Recipe5.3.Calculating Confidence Intervals

Recipe 5.3. Calculating Confidence Intervals

Problem

You need to compute confidence intervals for certain estimates and you're not sure what support Excel provides for these calculations.

Solution

Excel offers a built-in function called CONFIDENCE that allows you to compute confidence intervals based on a normal distribution. Moreover, Excel provides functions such as NORMSINV and TINV that allow you to compute inverses for normal and Student's t-distributions, respectively. You can then use these results to compute confidence intervals.

Discussion

In Recipe 5.1, I showed you how to use Excel's built-in functions to compute summary statistics. I also showed you how to compute summary statistics using the Descriptive Statistics tool available from the Analysis ToolPak. In both cases, confidence intervals for the mean were computed and I pointed out that the confidence interval returned by Excel's CONFIDENCE function is different from that returned by the Descriptive Statistics tool. Figure 5-1 shows the different values.
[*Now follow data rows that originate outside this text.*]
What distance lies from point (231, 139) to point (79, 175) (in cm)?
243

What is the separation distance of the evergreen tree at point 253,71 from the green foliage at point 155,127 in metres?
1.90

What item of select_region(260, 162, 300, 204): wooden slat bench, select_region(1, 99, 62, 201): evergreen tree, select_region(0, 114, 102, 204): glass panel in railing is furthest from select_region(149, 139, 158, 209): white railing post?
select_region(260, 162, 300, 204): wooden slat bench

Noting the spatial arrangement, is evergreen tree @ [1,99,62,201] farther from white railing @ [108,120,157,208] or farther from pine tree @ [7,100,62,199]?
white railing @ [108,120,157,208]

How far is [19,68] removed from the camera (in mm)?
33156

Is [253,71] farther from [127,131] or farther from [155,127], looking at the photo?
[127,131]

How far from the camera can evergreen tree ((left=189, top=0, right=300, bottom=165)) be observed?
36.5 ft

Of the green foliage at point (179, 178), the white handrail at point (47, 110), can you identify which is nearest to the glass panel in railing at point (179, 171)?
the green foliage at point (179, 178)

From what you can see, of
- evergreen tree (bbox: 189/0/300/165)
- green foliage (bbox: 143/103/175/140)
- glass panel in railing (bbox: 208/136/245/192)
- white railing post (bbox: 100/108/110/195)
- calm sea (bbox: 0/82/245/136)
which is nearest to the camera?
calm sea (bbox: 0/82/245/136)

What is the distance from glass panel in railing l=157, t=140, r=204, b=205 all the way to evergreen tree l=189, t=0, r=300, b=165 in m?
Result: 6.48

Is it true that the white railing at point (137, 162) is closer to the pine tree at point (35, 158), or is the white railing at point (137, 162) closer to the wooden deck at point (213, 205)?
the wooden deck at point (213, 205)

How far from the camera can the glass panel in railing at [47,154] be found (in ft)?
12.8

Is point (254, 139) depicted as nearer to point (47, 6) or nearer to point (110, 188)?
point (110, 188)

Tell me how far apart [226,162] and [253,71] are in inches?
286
The difference in the computed confidence interval is due to the fact that the CONFIDENCE function uses the inverse of a standard normal distribution to compute the confidence interval, whereas the Analysis ToolPak uses the inverse of Student's t-distribution. Instead of using the CONFIDENCE function, you can use the functions NORMSINV or TINV to compute confidence intervals; this gives you the option of using a normal distribution or Student's t-distribution, which is more suitable for small samples.

NORMSINV computes the inverse of a standard normal distribution with a mean of 0 and standard deviation equal to 1. In other words, NORMSINV returns the z-score corresponding to a given probability. The syntax for NORMSINV is =NORMSINV(probability). For a 95% confidence interval, you need to enter a probability of 1-0.05/2 or 0.975. Referring to the example shown in Figure 5-1, you can compute the confidence interval for the mean using the formula =H9*NORMSINV(0.975), where cell H9's value contains the standard error of the mean. This formula returns a confidence value of 0.015486, which agrees with the results returned using the CONFIDENCE function.

You can use TINV to compute the confidence interval based on Student's t-distribution. TINV computes the inverse of Student's t-distribution given a probability and the degrees of freedom characterizing the distribution. Again, referring back to the example in Figure 5-1, you can compute the confidence interval using the formula =H9*TINV(0.05,H20-1). In this case, the probability for 95% confidence is entered as 1-0.95 or 0.05. As before, H9 refers to the cell containing the standard error of the mean. Cell H20 contains the value returned by COUNT, and the number of degrees of freedom is computed by h20-1. The resulting confidence value is 0.015677, which agrees with the result returned by the Descriptive Statistics tool.

You can use the formulas discussed in this recipe to compute confidence intervals for other estimates as well. In Recipe 8.8, I show you how to compute confidence intervals for regression curves.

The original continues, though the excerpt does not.